Role of PHDs in HIF-1α degradation by MSA. (A) Inhibition of PHDs activity by DMOG reversed the degradation of HIF-1α by MSA in VHL active FaDu, and VHL inactive RC2 cells. Cells were treated with 10 μM MSA and 0.5 mM DMOG alone and in combination and HIF-1α was analyzed by western blot. β-actin expression was used as a loading control. (B) Gene specific silencing of PHD2 in RC2 cells by siRNA prevented the degradation of HIF-1α by MSA. PHD2 siRNA was transfected with lipofectamine 2000 for 24 h. Cells were treated with and without 10 μM MSA for 24 h and HIF-1α was detected by western blot. β-actin expression was used as a loading control. (C) Degradation of HIF-1α by MSA is VHL independent.
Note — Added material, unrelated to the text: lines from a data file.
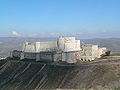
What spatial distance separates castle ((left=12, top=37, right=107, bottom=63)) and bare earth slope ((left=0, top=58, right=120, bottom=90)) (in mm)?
4555

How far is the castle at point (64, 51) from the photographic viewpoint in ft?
351

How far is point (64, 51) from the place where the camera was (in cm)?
10906

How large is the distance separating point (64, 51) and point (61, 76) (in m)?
16.5

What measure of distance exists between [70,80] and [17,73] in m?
30.4

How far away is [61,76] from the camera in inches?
3711

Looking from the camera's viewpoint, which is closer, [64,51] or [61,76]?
[61,76]

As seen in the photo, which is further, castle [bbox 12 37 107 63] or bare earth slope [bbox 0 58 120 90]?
castle [bbox 12 37 107 63]

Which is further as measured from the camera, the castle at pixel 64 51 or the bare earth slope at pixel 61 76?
the castle at pixel 64 51

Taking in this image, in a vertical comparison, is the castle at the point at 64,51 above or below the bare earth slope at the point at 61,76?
above

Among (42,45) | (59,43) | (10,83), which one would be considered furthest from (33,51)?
(10,83)

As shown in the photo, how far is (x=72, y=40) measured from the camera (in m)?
117

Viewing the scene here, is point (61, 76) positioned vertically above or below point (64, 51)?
below

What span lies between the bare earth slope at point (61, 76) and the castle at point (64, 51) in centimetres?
455

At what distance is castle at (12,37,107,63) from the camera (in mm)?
107081
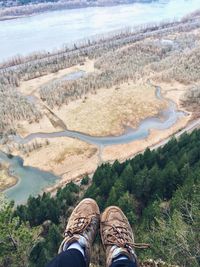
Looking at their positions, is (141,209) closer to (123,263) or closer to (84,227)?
(84,227)

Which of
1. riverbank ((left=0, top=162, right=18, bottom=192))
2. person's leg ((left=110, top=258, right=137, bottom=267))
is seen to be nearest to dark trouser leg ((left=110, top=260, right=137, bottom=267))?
person's leg ((left=110, top=258, right=137, bottom=267))

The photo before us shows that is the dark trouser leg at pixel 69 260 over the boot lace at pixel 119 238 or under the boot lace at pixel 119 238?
over

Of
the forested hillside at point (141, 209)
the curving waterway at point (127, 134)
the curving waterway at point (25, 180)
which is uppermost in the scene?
the forested hillside at point (141, 209)

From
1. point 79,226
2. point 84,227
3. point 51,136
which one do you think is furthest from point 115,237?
point 51,136

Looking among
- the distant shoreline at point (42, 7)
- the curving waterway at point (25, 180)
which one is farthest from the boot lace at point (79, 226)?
the distant shoreline at point (42, 7)

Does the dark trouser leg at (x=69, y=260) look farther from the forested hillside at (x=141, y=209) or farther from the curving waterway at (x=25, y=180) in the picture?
the curving waterway at (x=25, y=180)

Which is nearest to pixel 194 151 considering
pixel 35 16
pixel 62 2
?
pixel 35 16

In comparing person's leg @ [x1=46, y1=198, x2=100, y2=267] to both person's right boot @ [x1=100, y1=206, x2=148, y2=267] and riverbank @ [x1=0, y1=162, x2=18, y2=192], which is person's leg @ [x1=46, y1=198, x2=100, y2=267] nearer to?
person's right boot @ [x1=100, y1=206, x2=148, y2=267]
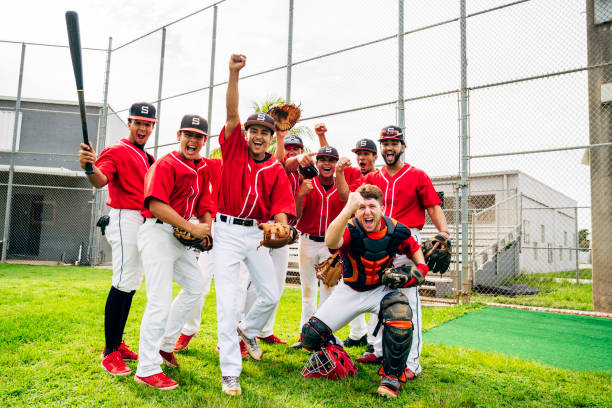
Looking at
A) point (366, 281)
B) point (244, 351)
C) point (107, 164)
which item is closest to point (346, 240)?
point (366, 281)

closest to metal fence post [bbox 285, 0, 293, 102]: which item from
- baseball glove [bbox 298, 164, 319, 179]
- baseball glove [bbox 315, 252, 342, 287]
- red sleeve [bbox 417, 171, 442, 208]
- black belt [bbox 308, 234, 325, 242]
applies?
baseball glove [bbox 298, 164, 319, 179]

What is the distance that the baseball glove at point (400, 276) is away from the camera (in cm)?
346

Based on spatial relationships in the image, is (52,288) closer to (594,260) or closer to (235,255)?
(235,255)

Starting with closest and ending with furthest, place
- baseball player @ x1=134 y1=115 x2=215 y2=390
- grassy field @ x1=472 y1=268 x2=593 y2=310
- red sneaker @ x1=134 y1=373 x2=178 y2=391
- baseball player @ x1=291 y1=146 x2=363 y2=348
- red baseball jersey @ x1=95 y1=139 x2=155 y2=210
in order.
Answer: red sneaker @ x1=134 y1=373 x2=178 y2=391
baseball player @ x1=134 y1=115 x2=215 y2=390
red baseball jersey @ x1=95 y1=139 x2=155 y2=210
baseball player @ x1=291 y1=146 x2=363 y2=348
grassy field @ x1=472 y1=268 x2=593 y2=310

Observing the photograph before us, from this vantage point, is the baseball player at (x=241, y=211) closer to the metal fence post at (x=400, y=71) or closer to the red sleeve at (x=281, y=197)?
the red sleeve at (x=281, y=197)

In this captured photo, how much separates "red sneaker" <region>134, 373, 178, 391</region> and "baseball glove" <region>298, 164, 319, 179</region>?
260 centimetres

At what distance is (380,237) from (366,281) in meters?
0.42

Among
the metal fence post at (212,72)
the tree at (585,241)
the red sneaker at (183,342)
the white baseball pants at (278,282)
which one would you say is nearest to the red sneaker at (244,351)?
the white baseball pants at (278,282)

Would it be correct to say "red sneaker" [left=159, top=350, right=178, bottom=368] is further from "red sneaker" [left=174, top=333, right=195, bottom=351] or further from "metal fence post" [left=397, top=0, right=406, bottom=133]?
"metal fence post" [left=397, top=0, right=406, bottom=133]

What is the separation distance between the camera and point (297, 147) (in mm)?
5133

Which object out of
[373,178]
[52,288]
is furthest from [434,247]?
[52,288]

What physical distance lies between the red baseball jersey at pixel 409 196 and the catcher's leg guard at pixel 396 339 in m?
1.11

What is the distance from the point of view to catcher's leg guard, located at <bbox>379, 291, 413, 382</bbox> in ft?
11.0

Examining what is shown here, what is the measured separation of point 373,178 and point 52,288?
25.0ft
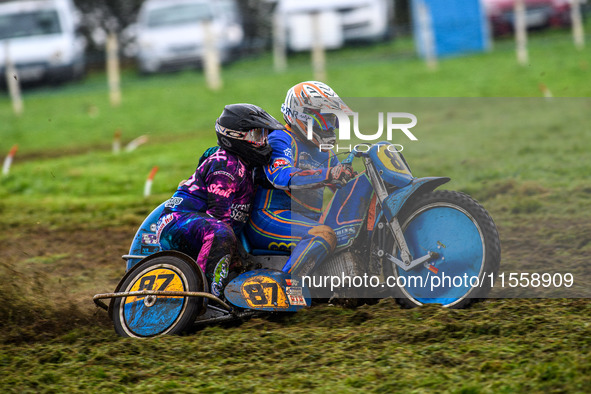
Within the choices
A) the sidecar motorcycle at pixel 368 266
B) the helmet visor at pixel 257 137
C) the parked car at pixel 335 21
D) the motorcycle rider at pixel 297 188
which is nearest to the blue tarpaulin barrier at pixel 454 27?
the parked car at pixel 335 21

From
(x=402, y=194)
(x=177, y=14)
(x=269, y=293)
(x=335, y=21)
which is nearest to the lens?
(x=402, y=194)

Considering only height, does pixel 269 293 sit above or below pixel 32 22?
below


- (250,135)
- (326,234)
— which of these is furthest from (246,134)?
(326,234)

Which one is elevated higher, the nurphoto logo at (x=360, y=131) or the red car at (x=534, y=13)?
the nurphoto logo at (x=360, y=131)

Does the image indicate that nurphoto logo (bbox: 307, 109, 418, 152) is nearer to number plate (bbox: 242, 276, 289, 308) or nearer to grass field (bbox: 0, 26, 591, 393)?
grass field (bbox: 0, 26, 591, 393)

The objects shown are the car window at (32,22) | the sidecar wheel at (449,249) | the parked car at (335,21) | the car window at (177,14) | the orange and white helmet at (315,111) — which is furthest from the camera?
the car window at (32,22)

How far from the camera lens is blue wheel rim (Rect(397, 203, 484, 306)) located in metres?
5.50

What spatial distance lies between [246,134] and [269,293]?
3.72ft

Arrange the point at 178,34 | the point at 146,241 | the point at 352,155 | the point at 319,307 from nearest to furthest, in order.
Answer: the point at 352,155 → the point at 319,307 → the point at 146,241 → the point at 178,34

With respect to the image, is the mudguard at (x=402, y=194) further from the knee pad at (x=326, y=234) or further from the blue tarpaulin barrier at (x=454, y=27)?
the blue tarpaulin barrier at (x=454, y=27)

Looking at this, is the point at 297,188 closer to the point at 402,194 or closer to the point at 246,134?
the point at 246,134

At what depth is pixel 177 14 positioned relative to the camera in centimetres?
2217

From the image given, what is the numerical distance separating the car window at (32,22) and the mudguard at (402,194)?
1862 centimetres

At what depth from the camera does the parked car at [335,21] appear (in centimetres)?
2172
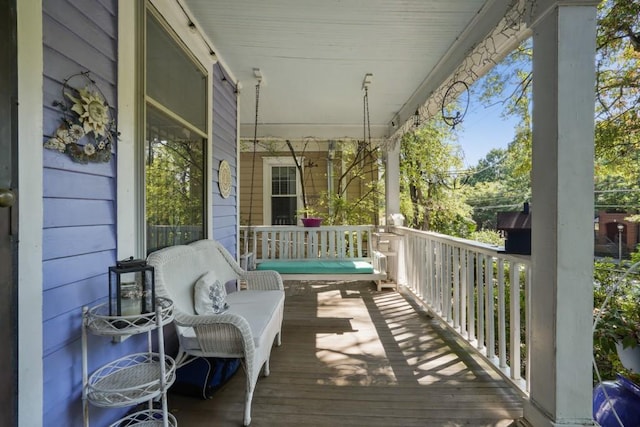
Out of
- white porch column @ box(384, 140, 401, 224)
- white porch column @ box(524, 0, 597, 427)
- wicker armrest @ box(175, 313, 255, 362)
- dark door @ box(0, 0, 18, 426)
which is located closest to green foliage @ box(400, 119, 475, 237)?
white porch column @ box(384, 140, 401, 224)

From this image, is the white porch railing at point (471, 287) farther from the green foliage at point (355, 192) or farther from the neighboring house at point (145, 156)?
the green foliage at point (355, 192)

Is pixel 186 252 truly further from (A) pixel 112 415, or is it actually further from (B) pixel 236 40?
(B) pixel 236 40

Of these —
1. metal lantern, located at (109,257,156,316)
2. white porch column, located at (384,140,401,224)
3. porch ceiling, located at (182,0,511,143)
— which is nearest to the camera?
metal lantern, located at (109,257,156,316)

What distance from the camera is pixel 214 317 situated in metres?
1.74

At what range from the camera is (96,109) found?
144cm

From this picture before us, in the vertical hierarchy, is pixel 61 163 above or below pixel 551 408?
above

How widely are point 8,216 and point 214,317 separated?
1.01 m

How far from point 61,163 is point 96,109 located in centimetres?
31

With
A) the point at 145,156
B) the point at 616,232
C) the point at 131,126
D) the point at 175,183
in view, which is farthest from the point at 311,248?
the point at 616,232

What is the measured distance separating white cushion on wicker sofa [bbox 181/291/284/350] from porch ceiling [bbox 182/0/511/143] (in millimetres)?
2156

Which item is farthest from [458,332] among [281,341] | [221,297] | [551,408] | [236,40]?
[236,40]

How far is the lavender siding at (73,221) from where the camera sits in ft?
4.08

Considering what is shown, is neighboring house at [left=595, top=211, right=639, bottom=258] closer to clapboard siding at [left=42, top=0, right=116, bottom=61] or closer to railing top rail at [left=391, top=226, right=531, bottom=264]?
railing top rail at [left=391, top=226, right=531, bottom=264]

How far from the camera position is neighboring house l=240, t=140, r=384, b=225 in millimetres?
6996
VHL was inhibited by siRNA in FaDu cells expressing active VHL and treated with MSA to determine the HIF-1α degradation. This experiment was done under 0.5% oxygen level to stabilize HIF-1α in FaDu cells. β-actin expression was used as a loading control.

Figure 6

MSC effect on tumor growth and HIF-2α expression in 786–0 ccRCC xenografts. (A) Inhibition of ccRCC tumor growth by MSC in xenografts. HIF-2α expressing 786–0 cells (10 million) were transplanted into nude mice for establishing the xenografts. Small pieces (~50 mg) of tumor tissues were transplanted subcutaneously into nude mice and treatment began when tumor weighed 200–250 mg. Mice were randomized and divided into two groups, each containing 5 mice. One group was treated with saline and the other group was treated with MSC (0.2 mg/mouse/day; the optimal nontoxic dose) daily for 18 days. Tumor volume was measured daily. (B) HIF-2α is inhibited by the therapeutic dose of MSC in 786–0 xenografts. Tumor xenografts collected after 18 days of the MSC treatments and processed to extract protein and HIF-2α levels were assessed by western blot. β-actin expression was used as a loading control.